From the excited gushing about The Beginner’s Guide, you’d be forgiven for thinking it ushers in a new paradigm in interactive storytelling. Its creator, Davey Wreden, previously brought us The Stanley Parable, which asked searching questions about game design and player agency, all told through a fairly mysterious yet whimsical story with a widely branching path. The Beginner’s Guide, though it tries its best, can’t quite repeat the success.
The basic setup is that the player is taken through a collection of simple games made by Wreden’s friend Coda – and we’ll get onto that later. It suffers from being a tad predictable, but Wreden’s voiceover and the deliberately cheap-feeling production values gave it an endearing charm.
The most basic problem with The Beginner’s Guide is with believing it all. The next few sentences will involve some spoilers, so if you’re intending to buy the game, you’re best to look away now.
When the plot starts to come together, and we find out that the person really suffering throughout all this has been Wreden, acting creepy and obsessive towards Coda in a way that’s pushed them away, it instantly throws away the air of mystery that has thus far hung over the game.
You see, if Coda didn’t take kindly to Wreden showing off some of Coda’s games to a limited range of personal friends, he’s sure not going to be fond of Wreden packaging the collection up and selling it for six quid a pop down the old Steam store. If Coda was a real person, Wreden wouldn’t have any right to their intellectual property for one thing, but for quite another he’d be making the estrangement far worse when it’s clear he’s (in-universe) pretty cut up about it anyway.
If you have a big question mark hanging over the veracity of large parts of your game, it’s fine either to resolve it or not depending on how you want your plot to work out.

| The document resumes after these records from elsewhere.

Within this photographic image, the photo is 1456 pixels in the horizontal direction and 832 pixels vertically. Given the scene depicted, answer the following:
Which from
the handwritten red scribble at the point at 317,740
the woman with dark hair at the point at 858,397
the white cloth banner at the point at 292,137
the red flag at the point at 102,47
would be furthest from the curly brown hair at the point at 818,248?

But it’s ill-advised to end up in a situation where a question mark you leave hanging as a mysterious talking point is easily cleared up with the application of five seconds of rational thinking.
The Beginner’s Guide has all the hallmarks of a game about to receive Game of the Year status from everyone and their dog. It’s an accolade that seems recently to have adorned quite a few games with unconventional gameplay or storytelling – Journey and Gone Home are two examples – but it’s one which isn’t always deserved.
This game may be unconventional, but unconventional can still be unconvincing. The game runs for only an hour or so and has close to zero replay value unless you have a friend round and want to show it off. The script is well written and some of the in-universe games have a certain charm, but it’s not quite enough to justify the price tag.
If you’ve already played Flower, and Journey, and Gone Home, and Everybody’s Gone to the Rapture, and The Stanley Parable, and loved them all, The Beginner’s Guide is definitely for you.
But those games, flawed as some of them are, should be ahead of this on your list of priorities. Perhaps it’s another example of the internet making hype all too common and difficult to contain, but it doesn’t remotely live up to its reputation. An interesting exploration of game design and personal relationships, yes – but if you seek a monument, look elsewhere.